唐原石(とうばるいし)は、福岡県と大分県の県境付近に分布している、小岩体の花崗岩です。福岡県豊津市(大分県境近く)で採掘される、中目の青御影石です。石質はある程度の硬さを持ち、国産の最高級レベルの硬質の石材よりは若干軟らかいのですが、加工しやすい割には吸水率が低く、石質の面ではバランスの採れた良質の墓石材です。また、艶の出も良いとされています。国産の石材、とくに青御影石の中では比較的リーズナブルで、コストパフォーマンスに優れた石材であるともいえます。
白い地の色に、淡いピンク色を帯びており、桜の花弁を散らしたような目合いは、他の石材には無い特徴の一つです。色は比較的濃い目ですが、上品な風合いの石材で、全体的にやわらかでやさしい印象の風合いをしています。他の石材との比較では、大島石・青木石よりは色が白っぽく、全体を比較してみると見ると唐原石の方が薄く茶色がかってみえます。
外観のよい石材は、往々にして石質か耐久性のいずれかが著しく劣っていることがありますが、その点で唐原石は優秀な石材といえます。

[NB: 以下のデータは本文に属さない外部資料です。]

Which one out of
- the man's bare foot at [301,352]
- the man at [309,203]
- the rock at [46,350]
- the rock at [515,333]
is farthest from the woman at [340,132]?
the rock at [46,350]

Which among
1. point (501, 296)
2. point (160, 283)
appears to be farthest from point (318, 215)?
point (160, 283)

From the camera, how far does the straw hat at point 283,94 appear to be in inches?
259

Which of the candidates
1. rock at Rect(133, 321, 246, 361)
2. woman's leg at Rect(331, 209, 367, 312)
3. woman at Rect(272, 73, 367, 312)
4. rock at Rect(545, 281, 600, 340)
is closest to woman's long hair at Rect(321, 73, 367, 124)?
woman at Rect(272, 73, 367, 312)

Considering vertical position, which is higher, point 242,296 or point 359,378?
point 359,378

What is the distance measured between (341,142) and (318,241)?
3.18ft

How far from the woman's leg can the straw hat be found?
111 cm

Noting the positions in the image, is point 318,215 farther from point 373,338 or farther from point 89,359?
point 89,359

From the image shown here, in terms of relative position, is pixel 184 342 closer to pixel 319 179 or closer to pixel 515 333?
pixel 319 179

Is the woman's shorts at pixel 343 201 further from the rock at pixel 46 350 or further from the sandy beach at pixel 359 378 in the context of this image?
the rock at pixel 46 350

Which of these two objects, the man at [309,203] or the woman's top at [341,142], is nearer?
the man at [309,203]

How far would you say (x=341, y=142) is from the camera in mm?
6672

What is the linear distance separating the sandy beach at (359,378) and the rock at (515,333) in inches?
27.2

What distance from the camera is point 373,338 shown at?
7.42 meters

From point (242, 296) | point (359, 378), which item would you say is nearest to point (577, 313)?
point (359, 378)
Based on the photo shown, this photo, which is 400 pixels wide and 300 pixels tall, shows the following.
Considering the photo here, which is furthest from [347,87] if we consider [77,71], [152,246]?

中目ですが、どちらかというと目が粗く、白点・黒点が大きく入ることもあります。紫外線による色褪せが若干あります。採掘時期によっても、原石の状態に差がありますので、実物を見て購入されるとよいでしょう。墓石以外にも、モニュメント等に使用されており、四国では、最東端蒲生田岬の蒲生田岬モニュメントに使用されていますので、実際の石質を触れて確かめることができます。墓石に美しさ・華やかさが欲しいとき、選択肢のひとつにしたい石材です。石材の歴史は古くなく、近年出回ってきた、人気が上昇しつつある石材です。